Le conclusioni della Cassazione sul caso della morte della vittima di incidente che però ha rifiutato la trasfusione (si veda l’articolo sopra) sarebbero state diverse se il giudizio fosse stato penale invece che civile: nel penale, il concorso di cause incide in modo più ampio.

La responsabilità civile – premette la Corte – ruota intorno alla figura del danneggiato; le conseguenze risarcitorie di un evento sono tendenzialmente ascritte sempre per intero all’autore della condotta illecita, salvo concorrano altre condotte colpevoli; al centro della responsabilità penale c’è invece l’autore del reato e il nesso di causalità tra la sua condotta e l’evento può essere interrotto, o mitigato, da cause di ogni genere e natura.

Una riduzione del risarcimento può avvenire solo se la concausa di un incidente stradale è di natura colposa, perché altrimenti si finisce ad addossare alla vittima le conseguenze del danno subito. Un caso di responsabilità colpevole della vittima, spiega la sentenza, è quello della sua partecipazione a una gara illegale in velocità; legittima, al contrario, è la sua scelta di rifiutare per motivi religiosi un’emotrasfusione, anche se avrebbe aumentato le speranze di sopravvivenza all’incidente del 50-65 per cento. Secondo la Cassazione, ciascuno ha il pieno diritto di autodeterminarsi in tutte le sue scelte, anche sanitarie, perché la nostra attuale società «non prevede un dovere di curarsi».

In sede penale vige la regola generale dell’equivalenza delle cause: preesistenti, simultanee, sopravvenute, lecite o illecite che siano.

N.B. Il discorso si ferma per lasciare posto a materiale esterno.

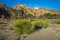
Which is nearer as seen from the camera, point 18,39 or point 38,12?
point 18,39

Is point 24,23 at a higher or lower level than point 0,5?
lower

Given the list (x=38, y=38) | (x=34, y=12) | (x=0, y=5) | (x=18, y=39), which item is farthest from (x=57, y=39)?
(x=34, y=12)

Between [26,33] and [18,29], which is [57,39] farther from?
[18,29]

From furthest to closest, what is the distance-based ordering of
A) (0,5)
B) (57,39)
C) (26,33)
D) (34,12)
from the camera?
(34,12) < (0,5) < (26,33) < (57,39)

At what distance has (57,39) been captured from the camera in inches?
542

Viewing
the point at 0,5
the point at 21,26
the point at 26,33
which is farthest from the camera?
the point at 0,5

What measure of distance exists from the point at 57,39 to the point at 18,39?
3.62 meters

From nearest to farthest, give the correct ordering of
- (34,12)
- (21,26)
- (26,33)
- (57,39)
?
(57,39) < (26,33) < (21,26) < (34,12)

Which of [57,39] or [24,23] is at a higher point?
[24,23]

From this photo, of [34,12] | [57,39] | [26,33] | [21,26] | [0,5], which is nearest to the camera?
[57,39]

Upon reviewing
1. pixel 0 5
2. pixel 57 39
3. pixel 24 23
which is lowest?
pixel 57 39

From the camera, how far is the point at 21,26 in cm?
1836

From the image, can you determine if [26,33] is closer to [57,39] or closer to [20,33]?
[20,33]

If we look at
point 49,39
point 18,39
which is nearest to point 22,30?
point 18,39
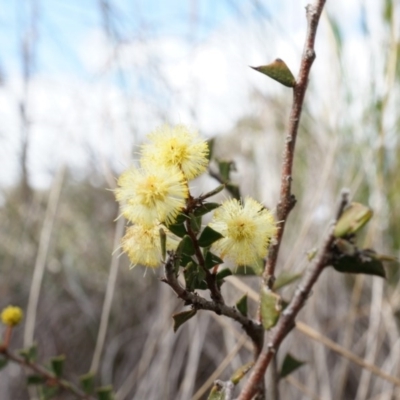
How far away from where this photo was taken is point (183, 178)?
0.95ft

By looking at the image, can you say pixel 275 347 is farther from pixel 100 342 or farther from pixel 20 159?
pixel 20 159

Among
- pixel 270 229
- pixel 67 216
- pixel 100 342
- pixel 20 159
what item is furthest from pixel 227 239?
pixel 67 216

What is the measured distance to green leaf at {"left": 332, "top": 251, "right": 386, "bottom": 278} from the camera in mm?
369

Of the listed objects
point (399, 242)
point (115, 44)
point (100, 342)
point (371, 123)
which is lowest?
point (100, 342)

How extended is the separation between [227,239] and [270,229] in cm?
2

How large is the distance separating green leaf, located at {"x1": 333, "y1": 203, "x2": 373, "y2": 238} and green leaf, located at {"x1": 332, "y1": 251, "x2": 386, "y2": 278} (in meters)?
0.02

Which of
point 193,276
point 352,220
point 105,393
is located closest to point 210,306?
point 193,276

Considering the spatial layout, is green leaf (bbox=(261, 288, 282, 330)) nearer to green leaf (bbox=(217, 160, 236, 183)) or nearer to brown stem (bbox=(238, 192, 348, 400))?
brown stem (bbox=(238, 192, 348, 400))

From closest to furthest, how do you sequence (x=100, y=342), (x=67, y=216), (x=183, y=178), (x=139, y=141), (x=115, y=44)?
(x=183, y=178) < (x=100, y=342) < (x=115, y=44) < (x=139, y=141) < (x=67, y=216)

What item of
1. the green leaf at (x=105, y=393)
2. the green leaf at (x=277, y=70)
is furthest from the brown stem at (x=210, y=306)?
the green leaf at (x=105, y=393)

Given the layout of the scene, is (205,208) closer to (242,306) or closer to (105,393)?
(242,306)

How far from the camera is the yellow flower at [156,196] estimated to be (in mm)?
276

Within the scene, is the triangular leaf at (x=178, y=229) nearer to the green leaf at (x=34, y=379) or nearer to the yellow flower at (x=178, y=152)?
the yellow flower at (x=178, y=152)

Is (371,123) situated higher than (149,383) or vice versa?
(371,123)
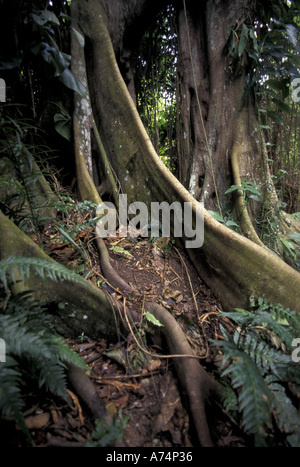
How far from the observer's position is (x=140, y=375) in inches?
52.2

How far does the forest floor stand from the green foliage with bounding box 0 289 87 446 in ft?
0.48

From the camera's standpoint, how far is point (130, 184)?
9.45 feet

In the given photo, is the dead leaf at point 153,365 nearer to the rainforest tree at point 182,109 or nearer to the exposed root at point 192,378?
the exposed root at point 192,378

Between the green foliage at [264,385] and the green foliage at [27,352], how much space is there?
0.74 metres

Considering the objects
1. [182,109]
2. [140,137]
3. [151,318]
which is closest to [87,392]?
[151,318]

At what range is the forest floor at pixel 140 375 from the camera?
1.03 meters

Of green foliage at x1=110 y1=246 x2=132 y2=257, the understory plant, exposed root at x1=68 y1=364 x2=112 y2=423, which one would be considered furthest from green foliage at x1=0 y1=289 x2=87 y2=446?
green foliage at x1=110 y1=246 x2=132 y2=257

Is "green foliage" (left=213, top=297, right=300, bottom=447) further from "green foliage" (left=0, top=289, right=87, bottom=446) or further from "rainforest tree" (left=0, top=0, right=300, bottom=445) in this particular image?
"rainforest tree" (left=0, top=0, right=300, bottom=445)

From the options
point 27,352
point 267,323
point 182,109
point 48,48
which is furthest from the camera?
point 182,109

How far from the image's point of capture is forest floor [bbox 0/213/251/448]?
103cm

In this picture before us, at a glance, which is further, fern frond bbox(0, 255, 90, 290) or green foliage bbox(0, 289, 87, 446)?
fern frond bbox(0, 255, 90, 290)

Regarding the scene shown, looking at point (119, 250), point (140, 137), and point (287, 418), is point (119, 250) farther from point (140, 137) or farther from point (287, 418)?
point (287, 418)

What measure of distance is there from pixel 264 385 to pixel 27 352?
1055 millimetres

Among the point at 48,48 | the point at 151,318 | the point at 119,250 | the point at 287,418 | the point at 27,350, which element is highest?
the point at 48,48
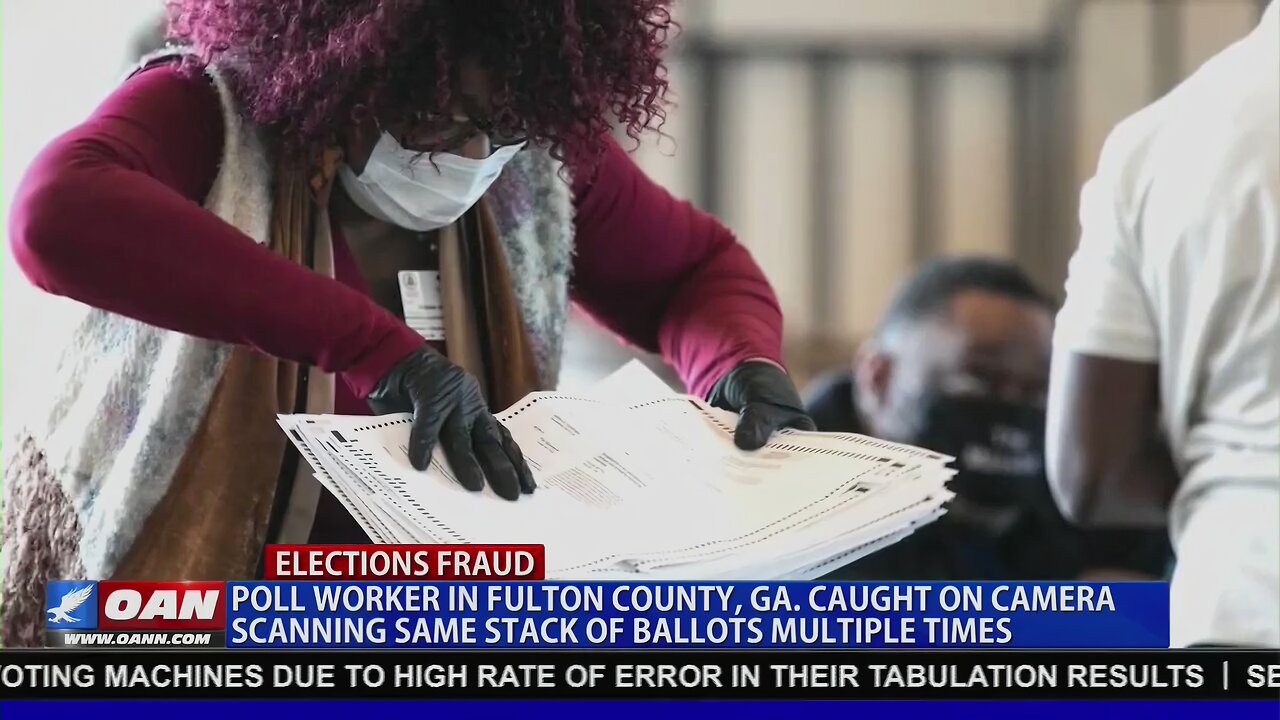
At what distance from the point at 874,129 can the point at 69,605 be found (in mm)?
1770

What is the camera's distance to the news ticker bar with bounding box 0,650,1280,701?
80 cm

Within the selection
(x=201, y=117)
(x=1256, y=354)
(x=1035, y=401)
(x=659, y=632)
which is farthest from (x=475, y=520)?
(x=1035, y=401)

Il nesso di causalità viene meno solo se la causa sopravvenuta è da sola sufficiente a cagionare l’evento; se l’azione od omissione precedentemente commessa costituisce di per sé un reato, l’imputato viene punito per questo. La regola di giudizio è il ragionevole dubbio: ciò significa che più è alta la probabilità salvifica della trasfusione, minori sono le possibilità di condanna per omicidio stradale per l’imputato, che più correttamente dovrebbe rispondere solo delle lesioni riportate al momento del rifiuto del trattamento sanitario. Non è tutto: per omicidio stradale e lesioni stradali esiste una disciplina speciale per le concause: il comma 7 degli articoli 589 bis e 590 bis del Codice penale stabilisce che se l’evento – morte o lesioni - non è esclusiva conseguenza della condotta del colpevole, la pena deve essere diminuita fino alla metà. La concausa rilevante per la concessione della diminuente può essere di qualunque natura: dunque anche il legittimo rifiuto, da parte della vittima, di sottoporsi a trasfusione di sangue.